▶ What is needed:
Read the records and write them out again exactly.

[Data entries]

+ + + +

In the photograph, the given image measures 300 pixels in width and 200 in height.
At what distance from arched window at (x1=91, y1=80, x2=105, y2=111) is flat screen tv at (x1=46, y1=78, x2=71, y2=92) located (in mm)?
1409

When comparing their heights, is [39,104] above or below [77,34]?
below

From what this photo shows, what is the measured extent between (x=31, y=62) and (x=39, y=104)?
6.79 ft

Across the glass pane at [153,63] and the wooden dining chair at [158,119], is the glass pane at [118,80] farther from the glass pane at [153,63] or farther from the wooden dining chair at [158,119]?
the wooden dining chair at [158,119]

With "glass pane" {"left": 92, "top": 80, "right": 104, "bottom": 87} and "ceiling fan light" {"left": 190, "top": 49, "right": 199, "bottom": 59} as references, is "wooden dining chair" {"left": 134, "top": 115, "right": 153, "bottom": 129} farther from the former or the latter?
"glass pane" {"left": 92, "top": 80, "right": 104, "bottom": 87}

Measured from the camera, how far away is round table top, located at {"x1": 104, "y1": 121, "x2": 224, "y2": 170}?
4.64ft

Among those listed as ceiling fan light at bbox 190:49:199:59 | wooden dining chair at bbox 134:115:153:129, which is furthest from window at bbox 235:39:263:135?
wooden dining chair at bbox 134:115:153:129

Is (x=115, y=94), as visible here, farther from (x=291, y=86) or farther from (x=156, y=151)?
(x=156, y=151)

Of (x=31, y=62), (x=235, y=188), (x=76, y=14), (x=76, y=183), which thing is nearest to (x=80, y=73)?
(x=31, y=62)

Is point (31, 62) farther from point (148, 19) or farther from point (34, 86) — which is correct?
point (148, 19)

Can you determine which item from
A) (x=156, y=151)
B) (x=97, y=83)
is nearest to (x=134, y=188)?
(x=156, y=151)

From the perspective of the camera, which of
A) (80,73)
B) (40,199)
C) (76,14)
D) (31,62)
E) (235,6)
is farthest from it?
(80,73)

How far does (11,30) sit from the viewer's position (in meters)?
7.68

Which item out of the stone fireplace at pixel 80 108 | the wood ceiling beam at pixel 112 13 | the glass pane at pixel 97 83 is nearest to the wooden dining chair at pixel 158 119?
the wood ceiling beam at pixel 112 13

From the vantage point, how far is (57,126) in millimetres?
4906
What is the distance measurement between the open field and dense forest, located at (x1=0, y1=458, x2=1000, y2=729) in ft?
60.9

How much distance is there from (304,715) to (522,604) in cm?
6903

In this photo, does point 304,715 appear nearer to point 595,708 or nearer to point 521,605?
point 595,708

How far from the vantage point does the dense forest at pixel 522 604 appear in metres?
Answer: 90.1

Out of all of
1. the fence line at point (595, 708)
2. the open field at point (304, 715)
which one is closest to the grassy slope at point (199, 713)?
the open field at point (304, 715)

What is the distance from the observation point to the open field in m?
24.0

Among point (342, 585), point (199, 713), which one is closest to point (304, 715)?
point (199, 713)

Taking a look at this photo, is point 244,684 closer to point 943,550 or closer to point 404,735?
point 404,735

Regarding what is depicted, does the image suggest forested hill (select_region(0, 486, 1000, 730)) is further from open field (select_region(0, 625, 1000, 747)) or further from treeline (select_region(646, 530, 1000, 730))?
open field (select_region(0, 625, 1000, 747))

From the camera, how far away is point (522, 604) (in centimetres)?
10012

+ + + +

▶ Answer below:
In the photograph, the given image measures 300 pixels in width and 200 in height.
At what distance from arched window at (x1=91, y1=80, x2=105, y2=111) is flat screen tv at (x1=46, y1=78, x2=71, y2=92) located (in mm)?
1409

When comparing their heights, is [39,104] above or below [77,34]?
below

From what this photo shows, what is the measured extent between (x=31, y=62) and (x=39, y=104)?
6.79 ft

Across the glass pane at [153,63] and the wooden dining chair at [158,119], is the glass pane at [118,80] farther from the glass pane at [153,63] or farther from the wooden dining chair at [158,119]?
the wooden dining chair at [158,119]

With "glass pane" {"left": 92, "top": 80, "right": 104, "bottom": 87} and "ceiling fan light" {"left": 190, "top": 49, "right": 199, "bottom": 59} as references, is "wooden dining chair" {"left": 134, "top": 115, "right": 153, "bottom": 129} farther from the former or the latter?
"glass pane" {"left": 92, "top": 80, "right": 104, "bottom": 87}

Measured from the camera, how far away is round table top, located at {"x1": 104, "y1": 121, "x2": 224, "y2": 170}?
4.64ft

Among those listed as ceiling fan light at bbox 190:49:199:59 | wooden dining chair at bbox 134:115:153:129, which is furthest from window at bbox 235:39:263:135?
wooden dining chair at bbox 134:115:153:129

Is (x=115, y=94), as visible here, farther from (x=291, y=86) or farther from (x=156, y=151)?
(x=156, y=151)

Of (x=31, y=62), (x=235, y=188), (x=76, y=14), (x=76, y=183), which thing is nearest to (x=80, y=73)?
(x=31, y=62)

Is point (31, 62) farther from point (148, 19) or farther from point (34, 86) — which is correct?
point (148, 19)

Can you determine which item from
A) (x=156, y=151)
B) (x=97, y=83)
is nearest to (x=134, y=188)?
(x=156, y=151)

From the perspective of the camera, which of
A) (80,73)
B) (40,199)
C) (76,14)
D) (31,62)
E) (235,6)
is farthest from it?
(80,73)

How far does (11,30) sit from the viewer's position (in meters)?
7.68

Which item out of the stone fireplace at pixel 80 108 | the wood ceiling beam at pixel 112 13 | the glass pane at pixel 97 83 is nearest to the wooden dining chair at pixel 158 119?
the wood ceiling beam at pixel 112 13

From the vantage point, how far is (57,126) in millimetres?
4906
What is the distance measurement between the open field and dense forest, located at (x1=0, y1=458, x2=1000, y2=729) in ft?
60.9

How much distance is there from (304,715) to (522,604) in cm?
6903

In this photo, does point 304,715 appear nearer to point 595,708 or nearer to point 521,605?
point 595,708

How far from the vantage point does the dense forest at pixel 522 604 appear in metres?
Answer: 90.1

Out of all of
1. the fence line at point (595, 708)
2. the open field at point (304, 715)
which one is closest to the grassy slope at point (199, 713)?
the open field at point (304, 715)

What is the distance from the observation point to the open field in m?
24.0

Among point (342, 585), point (199, 713), which one is closest to point (304, 715)?
point (199, 713)

Taking a look at this photo, is point 244,684 closer to point 943,550 or closer to point 404,735?
point 404,735

Regarding what is depicted, does the image suggest forested hill (select_region(0, 486, 1000, 730)) is further from open field (select_region(0, 625, 1000, 747)) or further from treeline (select_region(646, 530, 1000, 730))?
open field (select_region(0, 625, 1000, 747))

From the camera, how far away is point (522, 604) (in centimetres)?
10012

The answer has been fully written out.